Nos primeiros dias da pandemia, uma pequena comunidade de
cientistas de todo o mundo montou um consórcio internacional, chamado COVID
Human Genetic Effort , cujo objetivo era buscar uma explicação genética sobre
por que algumas pessoas estavam se tornando gravemente doente com Covid,
enquanto outros desenvolviam quadros leves. Depois de um tempo, o grupo
percebeu que algumas pessoas não estavam sendo infectadas, apesar das
exposições repetidas e intensas. Os casos mais intrigantes foram os parceiros
de pacientes que ficaram muito doentes e foram parar na UTI.

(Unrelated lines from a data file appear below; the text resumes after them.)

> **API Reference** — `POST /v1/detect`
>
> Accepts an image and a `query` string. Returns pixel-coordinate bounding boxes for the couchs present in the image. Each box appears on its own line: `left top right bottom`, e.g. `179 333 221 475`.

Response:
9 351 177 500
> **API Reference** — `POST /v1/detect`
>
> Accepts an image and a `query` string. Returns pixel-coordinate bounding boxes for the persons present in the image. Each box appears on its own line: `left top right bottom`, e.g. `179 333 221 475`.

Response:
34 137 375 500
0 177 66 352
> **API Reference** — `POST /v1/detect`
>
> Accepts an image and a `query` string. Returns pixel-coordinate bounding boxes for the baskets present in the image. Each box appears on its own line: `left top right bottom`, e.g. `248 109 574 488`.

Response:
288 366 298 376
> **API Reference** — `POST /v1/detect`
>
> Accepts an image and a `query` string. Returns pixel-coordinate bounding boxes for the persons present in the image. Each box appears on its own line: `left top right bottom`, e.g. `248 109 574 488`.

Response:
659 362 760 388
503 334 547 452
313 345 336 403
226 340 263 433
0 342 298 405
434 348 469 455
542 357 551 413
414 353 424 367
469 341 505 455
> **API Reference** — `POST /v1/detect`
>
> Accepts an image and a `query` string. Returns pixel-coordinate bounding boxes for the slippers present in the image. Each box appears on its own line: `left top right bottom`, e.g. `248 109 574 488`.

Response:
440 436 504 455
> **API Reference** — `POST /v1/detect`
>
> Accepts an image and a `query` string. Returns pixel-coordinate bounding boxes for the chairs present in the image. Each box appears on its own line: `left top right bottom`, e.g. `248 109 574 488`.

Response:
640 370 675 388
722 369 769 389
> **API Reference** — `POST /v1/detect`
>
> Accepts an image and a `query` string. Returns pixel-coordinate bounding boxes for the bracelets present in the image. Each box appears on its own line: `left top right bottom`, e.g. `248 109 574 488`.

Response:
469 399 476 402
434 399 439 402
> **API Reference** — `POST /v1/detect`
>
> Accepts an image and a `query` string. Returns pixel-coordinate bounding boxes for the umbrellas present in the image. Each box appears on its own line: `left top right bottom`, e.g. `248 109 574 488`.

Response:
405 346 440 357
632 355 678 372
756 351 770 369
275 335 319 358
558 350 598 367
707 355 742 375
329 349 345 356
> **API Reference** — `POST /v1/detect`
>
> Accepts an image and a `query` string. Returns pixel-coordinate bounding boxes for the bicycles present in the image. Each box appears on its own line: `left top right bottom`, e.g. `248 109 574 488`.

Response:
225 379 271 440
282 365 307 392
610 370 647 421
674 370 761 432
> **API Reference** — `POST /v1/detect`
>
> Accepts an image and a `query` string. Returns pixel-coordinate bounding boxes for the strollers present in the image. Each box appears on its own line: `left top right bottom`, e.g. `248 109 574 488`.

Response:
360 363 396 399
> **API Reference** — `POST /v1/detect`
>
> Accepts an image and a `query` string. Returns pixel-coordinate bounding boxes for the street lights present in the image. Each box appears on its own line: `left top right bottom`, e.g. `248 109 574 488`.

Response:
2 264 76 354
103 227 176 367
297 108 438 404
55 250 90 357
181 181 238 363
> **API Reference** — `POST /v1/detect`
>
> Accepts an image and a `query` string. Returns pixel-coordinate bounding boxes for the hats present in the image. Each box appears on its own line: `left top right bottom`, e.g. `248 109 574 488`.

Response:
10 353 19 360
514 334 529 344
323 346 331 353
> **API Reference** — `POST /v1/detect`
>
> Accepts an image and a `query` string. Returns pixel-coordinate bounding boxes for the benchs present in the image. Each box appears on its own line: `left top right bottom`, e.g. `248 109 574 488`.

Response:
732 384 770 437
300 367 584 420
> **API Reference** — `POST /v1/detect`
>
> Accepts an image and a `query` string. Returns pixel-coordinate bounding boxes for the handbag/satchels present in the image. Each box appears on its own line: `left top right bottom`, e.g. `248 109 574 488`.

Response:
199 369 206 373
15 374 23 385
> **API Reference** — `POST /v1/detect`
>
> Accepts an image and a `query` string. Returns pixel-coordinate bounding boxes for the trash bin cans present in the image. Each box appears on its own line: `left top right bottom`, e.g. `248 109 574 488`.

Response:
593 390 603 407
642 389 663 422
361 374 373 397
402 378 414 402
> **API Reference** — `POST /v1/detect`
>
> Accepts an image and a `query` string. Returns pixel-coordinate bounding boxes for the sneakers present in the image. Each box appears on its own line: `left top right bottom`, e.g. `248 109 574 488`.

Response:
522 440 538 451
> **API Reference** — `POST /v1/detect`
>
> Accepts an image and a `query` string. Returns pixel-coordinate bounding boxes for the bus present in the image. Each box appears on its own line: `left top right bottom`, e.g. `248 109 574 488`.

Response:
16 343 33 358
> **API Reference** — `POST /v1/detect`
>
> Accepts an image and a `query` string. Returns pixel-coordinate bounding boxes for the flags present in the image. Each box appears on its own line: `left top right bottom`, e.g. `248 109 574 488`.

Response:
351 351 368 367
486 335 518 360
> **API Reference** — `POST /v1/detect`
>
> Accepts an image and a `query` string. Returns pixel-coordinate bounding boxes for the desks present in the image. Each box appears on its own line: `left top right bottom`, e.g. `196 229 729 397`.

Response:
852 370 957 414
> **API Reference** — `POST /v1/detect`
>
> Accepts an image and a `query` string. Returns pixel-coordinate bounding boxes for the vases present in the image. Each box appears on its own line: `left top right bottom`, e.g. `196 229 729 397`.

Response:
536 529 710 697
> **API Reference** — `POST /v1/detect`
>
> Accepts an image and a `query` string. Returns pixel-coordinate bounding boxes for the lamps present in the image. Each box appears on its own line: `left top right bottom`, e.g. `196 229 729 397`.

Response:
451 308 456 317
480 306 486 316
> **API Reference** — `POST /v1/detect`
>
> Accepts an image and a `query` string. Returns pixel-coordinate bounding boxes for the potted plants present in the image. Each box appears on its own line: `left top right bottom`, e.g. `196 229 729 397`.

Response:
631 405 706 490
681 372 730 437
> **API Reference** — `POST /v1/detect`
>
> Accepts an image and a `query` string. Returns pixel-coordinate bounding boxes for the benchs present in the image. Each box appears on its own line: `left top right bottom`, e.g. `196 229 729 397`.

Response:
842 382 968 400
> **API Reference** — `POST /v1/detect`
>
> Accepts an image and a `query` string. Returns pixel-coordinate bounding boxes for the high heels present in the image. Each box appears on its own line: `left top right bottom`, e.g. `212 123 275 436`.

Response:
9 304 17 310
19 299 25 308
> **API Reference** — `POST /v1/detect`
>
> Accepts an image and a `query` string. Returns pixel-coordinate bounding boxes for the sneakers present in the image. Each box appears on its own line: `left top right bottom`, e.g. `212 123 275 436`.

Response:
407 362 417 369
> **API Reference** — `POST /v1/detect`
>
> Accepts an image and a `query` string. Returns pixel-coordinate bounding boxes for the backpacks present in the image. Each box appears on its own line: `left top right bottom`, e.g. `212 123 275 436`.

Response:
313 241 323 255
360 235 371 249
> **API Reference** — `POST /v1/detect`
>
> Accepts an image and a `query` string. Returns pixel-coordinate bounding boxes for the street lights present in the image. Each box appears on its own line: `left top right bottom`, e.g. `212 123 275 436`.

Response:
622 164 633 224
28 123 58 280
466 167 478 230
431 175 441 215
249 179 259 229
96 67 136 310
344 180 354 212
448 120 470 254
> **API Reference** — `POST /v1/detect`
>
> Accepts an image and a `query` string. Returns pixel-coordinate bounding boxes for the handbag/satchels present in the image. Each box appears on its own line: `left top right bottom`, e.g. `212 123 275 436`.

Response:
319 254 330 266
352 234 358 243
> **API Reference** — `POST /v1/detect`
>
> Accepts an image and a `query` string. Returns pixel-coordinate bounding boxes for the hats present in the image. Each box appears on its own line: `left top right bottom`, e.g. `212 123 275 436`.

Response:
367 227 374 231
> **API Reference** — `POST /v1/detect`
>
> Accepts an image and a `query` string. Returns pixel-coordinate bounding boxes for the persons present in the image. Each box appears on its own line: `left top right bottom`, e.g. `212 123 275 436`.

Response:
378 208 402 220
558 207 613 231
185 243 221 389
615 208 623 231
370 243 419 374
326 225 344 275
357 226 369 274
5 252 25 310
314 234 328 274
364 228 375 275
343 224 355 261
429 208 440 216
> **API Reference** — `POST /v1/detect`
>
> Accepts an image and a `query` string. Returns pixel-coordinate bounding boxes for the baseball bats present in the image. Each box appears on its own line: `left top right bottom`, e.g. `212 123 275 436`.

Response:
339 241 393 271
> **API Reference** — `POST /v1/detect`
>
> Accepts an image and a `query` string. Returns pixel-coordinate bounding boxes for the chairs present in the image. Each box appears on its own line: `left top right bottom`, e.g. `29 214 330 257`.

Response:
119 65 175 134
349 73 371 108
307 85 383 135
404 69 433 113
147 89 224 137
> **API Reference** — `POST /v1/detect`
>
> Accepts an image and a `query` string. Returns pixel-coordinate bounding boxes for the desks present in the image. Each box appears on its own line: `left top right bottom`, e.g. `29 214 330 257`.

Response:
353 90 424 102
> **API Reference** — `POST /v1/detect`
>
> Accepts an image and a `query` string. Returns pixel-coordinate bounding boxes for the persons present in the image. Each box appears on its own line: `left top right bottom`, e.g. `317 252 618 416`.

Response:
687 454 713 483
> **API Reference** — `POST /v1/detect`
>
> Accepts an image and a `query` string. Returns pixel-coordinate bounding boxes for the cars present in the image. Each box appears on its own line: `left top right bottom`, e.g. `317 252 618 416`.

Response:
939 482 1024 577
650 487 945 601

A teoria de que essas pessoas podem ter imunidade preexistente
é apoiada por exemplos históricos. Existem mutações genéticas que conferem
imunidade natural ao HIV, norovírus e um parasita que causa a malária
recorrente. Por que o Sars Cov2 seria diferente ? No entanto, na longa história
da imunologia, o conceito de resistência inata contra a infecção é bastante
novo e discutível. Apenas alguns cientistas se interessam pelo tema.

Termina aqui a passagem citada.